◆ Task description ◆
From the first line to the last, set down the data exactly as given.

◆ Records for the exercise ◆
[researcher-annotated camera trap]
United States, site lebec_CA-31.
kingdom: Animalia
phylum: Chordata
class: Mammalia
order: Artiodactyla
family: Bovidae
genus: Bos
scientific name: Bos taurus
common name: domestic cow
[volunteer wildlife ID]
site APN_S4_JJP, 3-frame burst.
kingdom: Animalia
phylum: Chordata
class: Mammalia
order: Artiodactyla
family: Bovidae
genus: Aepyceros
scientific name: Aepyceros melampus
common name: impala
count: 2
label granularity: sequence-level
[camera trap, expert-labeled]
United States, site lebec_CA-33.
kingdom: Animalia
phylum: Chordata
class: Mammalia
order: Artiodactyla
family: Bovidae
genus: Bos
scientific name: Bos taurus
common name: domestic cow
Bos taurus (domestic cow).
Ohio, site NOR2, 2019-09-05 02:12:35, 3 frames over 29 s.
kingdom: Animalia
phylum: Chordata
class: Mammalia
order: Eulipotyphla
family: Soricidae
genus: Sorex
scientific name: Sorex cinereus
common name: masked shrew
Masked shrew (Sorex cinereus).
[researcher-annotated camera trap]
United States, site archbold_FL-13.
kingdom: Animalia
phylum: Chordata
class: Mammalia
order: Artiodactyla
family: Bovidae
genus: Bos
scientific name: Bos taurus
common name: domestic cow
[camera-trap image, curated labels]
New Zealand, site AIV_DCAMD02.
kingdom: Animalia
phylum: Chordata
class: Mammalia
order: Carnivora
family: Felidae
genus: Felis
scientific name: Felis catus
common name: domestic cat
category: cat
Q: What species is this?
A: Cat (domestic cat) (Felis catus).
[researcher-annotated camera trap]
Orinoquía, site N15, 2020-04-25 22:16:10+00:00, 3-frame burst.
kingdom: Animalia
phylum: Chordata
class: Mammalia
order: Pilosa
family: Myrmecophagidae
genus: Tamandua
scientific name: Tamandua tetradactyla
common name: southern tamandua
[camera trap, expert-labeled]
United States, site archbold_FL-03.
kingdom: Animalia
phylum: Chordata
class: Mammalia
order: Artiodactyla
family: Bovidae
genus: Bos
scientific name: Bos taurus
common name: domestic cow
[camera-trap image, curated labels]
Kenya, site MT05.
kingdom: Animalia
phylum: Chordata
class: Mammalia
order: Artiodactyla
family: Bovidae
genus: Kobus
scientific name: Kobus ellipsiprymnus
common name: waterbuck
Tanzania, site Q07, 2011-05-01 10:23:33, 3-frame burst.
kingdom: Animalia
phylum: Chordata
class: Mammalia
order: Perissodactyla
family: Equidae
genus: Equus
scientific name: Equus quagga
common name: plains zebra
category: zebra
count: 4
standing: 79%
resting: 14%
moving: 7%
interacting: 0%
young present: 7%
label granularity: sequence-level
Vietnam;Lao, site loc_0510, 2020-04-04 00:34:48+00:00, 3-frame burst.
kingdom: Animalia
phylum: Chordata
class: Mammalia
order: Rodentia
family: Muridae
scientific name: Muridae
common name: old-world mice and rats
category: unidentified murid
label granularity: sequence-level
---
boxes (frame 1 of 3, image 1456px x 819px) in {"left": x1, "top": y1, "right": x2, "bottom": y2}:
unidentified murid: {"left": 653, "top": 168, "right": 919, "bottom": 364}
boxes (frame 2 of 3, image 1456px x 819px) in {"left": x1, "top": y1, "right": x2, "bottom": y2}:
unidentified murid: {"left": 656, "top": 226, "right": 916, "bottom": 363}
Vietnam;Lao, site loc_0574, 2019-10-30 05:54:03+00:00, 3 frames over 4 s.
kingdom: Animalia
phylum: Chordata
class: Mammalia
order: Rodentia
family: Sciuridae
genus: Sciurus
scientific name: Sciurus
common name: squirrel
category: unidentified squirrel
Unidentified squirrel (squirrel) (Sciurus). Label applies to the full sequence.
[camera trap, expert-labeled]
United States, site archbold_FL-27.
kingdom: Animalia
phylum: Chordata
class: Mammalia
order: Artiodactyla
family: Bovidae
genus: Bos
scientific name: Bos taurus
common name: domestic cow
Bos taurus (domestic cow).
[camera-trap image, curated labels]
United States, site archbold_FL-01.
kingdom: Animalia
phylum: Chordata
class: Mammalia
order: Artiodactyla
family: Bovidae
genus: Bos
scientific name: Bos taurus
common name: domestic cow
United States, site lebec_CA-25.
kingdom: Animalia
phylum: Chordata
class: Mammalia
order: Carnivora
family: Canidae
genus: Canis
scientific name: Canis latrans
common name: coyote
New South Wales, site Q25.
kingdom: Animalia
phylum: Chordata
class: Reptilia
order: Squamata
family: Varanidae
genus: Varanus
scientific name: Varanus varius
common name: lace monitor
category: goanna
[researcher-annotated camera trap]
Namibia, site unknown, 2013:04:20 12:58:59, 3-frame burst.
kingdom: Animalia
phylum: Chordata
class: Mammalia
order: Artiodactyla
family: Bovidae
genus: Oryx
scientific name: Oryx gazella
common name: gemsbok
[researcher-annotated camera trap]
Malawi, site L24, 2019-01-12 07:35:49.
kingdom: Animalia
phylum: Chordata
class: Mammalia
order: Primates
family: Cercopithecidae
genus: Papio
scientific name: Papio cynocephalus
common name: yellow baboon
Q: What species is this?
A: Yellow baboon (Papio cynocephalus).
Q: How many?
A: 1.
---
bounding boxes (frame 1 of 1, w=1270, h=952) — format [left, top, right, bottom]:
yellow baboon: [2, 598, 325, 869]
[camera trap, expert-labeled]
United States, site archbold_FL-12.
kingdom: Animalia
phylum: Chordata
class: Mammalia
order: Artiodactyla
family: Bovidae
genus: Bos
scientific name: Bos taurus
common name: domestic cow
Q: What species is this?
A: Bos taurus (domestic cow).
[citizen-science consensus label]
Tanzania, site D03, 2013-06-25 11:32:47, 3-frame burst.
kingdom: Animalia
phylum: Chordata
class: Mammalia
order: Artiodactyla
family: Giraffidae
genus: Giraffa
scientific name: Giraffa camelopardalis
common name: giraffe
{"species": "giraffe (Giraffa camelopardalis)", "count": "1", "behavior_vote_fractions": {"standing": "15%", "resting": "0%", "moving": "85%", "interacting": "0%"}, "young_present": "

◆ Exercise response ◆
[researcher-annotated camera trap]
United States, site lebec_CA-31.
kingdom: Animalia
phylum: Chordata
class: Mammalia
order: Artiodactyla
family: Bovidae
genus: Bos
scientific name: Bos taurus
common name: domestic cow
[volunteer wildlife ID]
site APN_S4_JJP, 3-frame burst.
kingdom: Animalia
phylum: Chordata
class: Mammalia
order: Artiodactyla
family: Bovidae
genus: Aepyceros
scientific name: Aepyceros melampus
common name: impala
count: 2
label granularity: sequence-level
[camera trap, expert-labeled]
United States, site lebec_CA-33.
kingdom: Animalia
phylum: Chordata
class: Mammalia
order: Artiodactyla
family: Bovidae
genus: Bos
scientific name: Bos taurus
common name: domestic cow
Bos taurus (domestic cow).
Ohio, site NOR2, 2019-09-05 02:12:35, 3 frames over 29 s.
kingdom: Animalia
phylum: Chordata
class: Mammalia
order: Eulipotyphla
family: Soricidae
genus: Sorex
scientific name: Sorex cinereus
common name: masked shrew
Masked shrew (Sorex cinereus).
[researcher-annotated camera trap]
United States, site archbold_FL-13.
kingdom: Animalia
phylum: Chordata
class: Mammalia
order: Artiodactyla
family: Bovidae
genus: Bos
scientific name: Bos taurus
common name: domestic cow
[camera-trap image, curated labels]
New Zealand, site AIV_DCAMD02.
kingdom: Animalia
phylum: Chordata
class: Mammalia
order: Carnivora
family: Felidae
genus: Felis
scientific name: Felis catus
common name: domestic cat
category: cat
Q: What species is this?
A: Cat (domestic cat) (Felis catus).
[researcher-annotated camera trap]
Orinoquía, site N15, 2020-04-25 22:16:10+00:00, 3-frame burst.
kingdom: Animalia
phylum: Chordata
class: Mammalia
order: Pilosa
family: Myrmecophagidae
genus: Tamandua
scientific name: Tamandua tetradactyla
common name: southern tamandua
[camera trap, expert-labeled]
United States, site archbold_FL-03.
kingdom: Animalia
phylum: Chordata
class: Mammalia
order: Artiodactyla
family: Bovidae
genus: Bos
scientific name: Bos taurus
common name: domestic cow
[camera-trap image, curated labels]
Kenya, site MT05.
kingdom: Animalia
phylum: Chordata
class: Mammalia
order: Artiodactyla
family: Bovidae
genus: Kobus
scientific name: Kobus ellipsiprymnus
common name: waterbuck
Tanzania, site Q07, 2011-05-01 10:23:33, 3-frame burst.
kingdom: Animalia
phylum: Chordata
class: Mammalia
order: Perissodactyla
family: Equidae
genus: Equus
scientific name: Equus quagga
common name: plains zebra
category: zebra
count: 4
standing: 79%
resting: 14%
moving: 7%
interacting: 0%
young present: 7%
label granularity: sequence-level
Vietnam;Lao, site loc_0510, 2020-04-04 00:34:48+00:00, 3-frame burst.
kingdom: Animalia
phylum: Chordata
class: Mammalia
order: Rodentia
family: Muridae
scientific name: Muridae
common name: old-world mice and rats
category: unidentified murid
label granularity: sequence-level
---
boxes (frame 1 of 3, image 1456px x 819px) in {"left": x1, "top": y1, "right": x2, "bottom": y2}:
unidentified murid: {"left": 653, "top": 168, "right": 919, "bottom": 364}
boxes (frame 2 of 3, image 1456px x 819px) in {"left": x1, "top": y1, "right": x2, "bottom": y2}:
unidentified murid: {"left": 656, "top": 226, "right": 916, "bottom": 363}
Vietnam;Lao, site loc_0574, 2019-10-30 05:54:03+00:00, 3 frames over 4 s.
kingdom: Animalia
phylum: Chordata
class: Mammalia
order: Rodentia
family: Sciuridae
genus: Sciurus
scientific name: Sciurus
common name: squirrel
category: unidentified squirrel
Unidentified squirrel (squirrel) (Sciurus). Label applies to the full sequence.
[camera trap, expert-labeled]
United States, site archbold_FL-27.
kingdom: Animalia
phylum: Chordata
class: Mammalia
order: Artiodactyla
family: Bovidae
genus: Bos
scientific name: Bos taurus
common name: domestic cow
Bos taurus (domestic cow).
[camera-trap image, curated labels]
United States, site archbold_FL-01.
kingdom: Animalia
phylum: Chordata
class: Mammalia
order: Artiodactyla
family: Bovidae
genus: Bos
scientific name: Bos taurus
common name: domestic cow
United States, site lebec_CA-25.
kingdom: Animalia
phylum: Chordata
class: Mammalia
order: Carnivora
family: Canidae
genus: Canis
scientific name: Canis latrans
common name: coyote
New South Wales, site Q25.
kingdom: Animalia
phylum: Chordata
class: Reptilia
order: Squamata
family: Varanidae
genus: Varanus
scientific name: Varanus varius
common name: lace monitor
category: goanna
[researcher-annotated camera trap]
Namibia, site unknown, 2013:04:20 12:58:59, 3-frame burst.
kingdom: Animalia
phylum: Chordata
class: Mammalia
order: Artiodactyla
family: Bovidae
genus: Oryx
scientific name: Oryx gazella
common name: gemsbok
[researcher-annotated camera trap]
Malawi, site L24, 2019-01-12 07:35:49.
kingdom: Animalia
phylum: Chordata
class: Mammalia
order: Primates
family: Cercopithecidae
genus: Papio
scientific name: Papio cynocephalus
common name: yellow baboon
Q: What species is this?
A: Yellow baboon (Papio cynocephalus).
Q: How many?
A: 1.
---
bounding boxes (frame 1 of 1, w=1270, h=952) — format [left, top, right, bottom]:
yellow baboon: [2, 598, 325, 869]
[camera trap, expert-labeled]
United States, site archbold_FL-12.
kingdom: Animalia
phylum: Chordata
class: Mammalia
order: Artiodactyla
family: Bovidae
genus: Bos
scientific name: Bos taurus
common name: domestic cow
Q: What species is this?
A: Bos taurus (domestic cow).
[citizen-science consensus label]
Tanzania, site D03, 2013-06-25 11:32:47, 3-frame burst.
kingdom: Animalia
phylum: Chordata
class: Mammalia
order: Artiodactyla
family: Giraffidae
genus: Giraffa
scientific name: Giraffa camelopardalis
common name: giraffe
{"species": "giraffe (Giraffa camelopardalis)", "count": "1", "behavior_vote_fractions": {"standing": "15%", "resting": "0%", "moving": "85%", "interacting": "0%"}, "young_present": "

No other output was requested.